Его сосед по галерее – лейб-гвардии полковник граф Ермо-Николаев, резидент русской разведки во Франции времен Наполеона Бонапарта. Любимец парижского света. Несколько лет он умело водил за нос ищеек Фуше. Однажды, возвращаясь с приема у Жозефины, он спас из горящего дома молодую женщину и ее крошечную дочку: в блестящем придворном мундире, с лентами и орденами, в золотых эполетах – не раздумывая ринулся в пламя и вынырнул невредимым с очаровательной дамой в пеньюаре на руках. Лев. Накануне войны двенадцатого года ему пришлось спешно покинуть Париж. В предотъездной суматохе он сжег все свои бумаги – камин был до дымохода завален пеплом, но одно письмо забилось под ковер – оно-то и вывело французскую полицию на осведомителей Ермо при дворе и в военном ведомстве.

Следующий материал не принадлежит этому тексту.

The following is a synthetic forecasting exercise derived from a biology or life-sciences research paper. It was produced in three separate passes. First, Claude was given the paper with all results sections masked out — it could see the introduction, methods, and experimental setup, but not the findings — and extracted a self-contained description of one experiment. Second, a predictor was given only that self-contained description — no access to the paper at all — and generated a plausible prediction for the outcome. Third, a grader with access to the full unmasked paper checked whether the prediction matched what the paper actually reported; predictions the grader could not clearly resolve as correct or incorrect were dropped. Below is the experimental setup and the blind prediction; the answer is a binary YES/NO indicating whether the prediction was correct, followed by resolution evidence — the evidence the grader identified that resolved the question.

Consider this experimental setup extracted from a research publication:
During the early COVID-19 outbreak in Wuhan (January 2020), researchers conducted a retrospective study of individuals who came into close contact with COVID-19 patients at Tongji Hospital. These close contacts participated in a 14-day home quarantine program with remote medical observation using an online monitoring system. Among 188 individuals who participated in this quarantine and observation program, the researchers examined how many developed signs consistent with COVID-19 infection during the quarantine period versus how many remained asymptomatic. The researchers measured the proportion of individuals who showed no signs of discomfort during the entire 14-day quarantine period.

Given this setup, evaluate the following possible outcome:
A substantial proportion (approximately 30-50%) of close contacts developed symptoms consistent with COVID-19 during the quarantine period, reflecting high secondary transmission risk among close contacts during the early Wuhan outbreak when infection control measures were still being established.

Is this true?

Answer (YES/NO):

По возвращении в Петербург он был обласкан, пожалован генералом и графским титулом.
Наконец – сенатор Ермо-Николаев, усмиритель Западного края, – вот он, сухой старчище с геометрически правильным лицом, подпертым высоким шитым воротником, с лентой и звездой Андрея Первозванного. Удалившись на покой, взялся переписывать родословную: отрицая татарское происхождение семьи, возводил историю рода к одному из семидесяти апостолов – по его мнению, тот был далматинским епископом (хотя далматинского епископа звали Ермом; апостол же, ученик Павла, был епископом в Филиппополе). Как однажды выразился дядя, сенатор «ерманулся» на истории семьи.
Брат сенатора стал министром юстиции, в память от него осталась деревянная шишечка, украшавшая лестницу в загородном имении и сбитая выстрелом террориста, целившего в министра.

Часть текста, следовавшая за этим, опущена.